------ 本文抜粋 ------

「なるべくはやく(なるはや)」の指示は困る

曖昧な指示にストレスを感じている。

とくに、具体的な期日を言わず、「なるべくはやく」「なるはやで」といった解釈次第で食い違いが起こるような場合だ。

 

「そっちの都合もわかるけど、こっちの状況を察して優先度上げてね」

ひねくれた見方だが、指示する側のそういった気持ちが透けて見えるようでならない。

相手の裁量で取り組んでもらいたい配慮とも言えるが、以下のように「なるべく」の解釈の幅が広い分、スケジュール管理の精度も落ちる。

なる-べく【(成るべく)】[副]そうすることが可能だという見込みのもと、大きな負担がかからない範囲で、その事態が実現するようつとめる気持ちを表す。できる限り。できることなら。なるたけ。

------

- [依頼内容 1]:
「なるはや」についての文章によると、「なるべく」の解釈の幅が広い分、何が落ちるのでしょうか。
- [依頼内容 2]:
「なるはや」についての文章を、最後に示された一文の後から書き継いでください。

------ 提供データ ------

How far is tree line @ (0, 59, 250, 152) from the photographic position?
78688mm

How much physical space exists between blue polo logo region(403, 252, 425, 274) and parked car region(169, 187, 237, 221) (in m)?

------

- [回答 1]:
スケジュール管理の精度です。

- [回答 2]:
出所:大修館書店『明鏡国語辞典』(初版)

 

二度手間な質問

個々の時間軸で動いているわけだから、期日を設定しなければ、優先順位が立てにくい。

 

なぜなら緊急度の高いものから取り組む必要があるからだ。

1.重要度「高」/緊急度「高」

2.重要度「低」/緊急度「高」

3.重要度「高」/緊急度「低」

4.重要度「低」/緊急度「低」

 

なによりストレスなのは、「なるはや」の指示に対して、受け手が「いつまでにしたらいいですか?」と質問しなければならないこと。

明らかな二度手間である上、配慮する方向性が逆になっているような気がする。

 

それに質問された方も、「だから『なるべくはやく』だよ」と思っているだろうから気分を害されそうだ。

 

高まる期待感

「なるはや」に対して、丁寧で迅速な対応が続くと、指示した側の期待感が高まる。

「次もやってくれるだろう」と思い込み、それが裏切られると勝手にがっかりされる。

なんとも残念な現象だ。

 

時間のように数字で表現できるものは、曖昧な言葉ではなく、できるだけ具体的に伝えた方がいいと思う。

相手の都合を考えるのであれば、事前に状況を確認した上で指示や依頼をする。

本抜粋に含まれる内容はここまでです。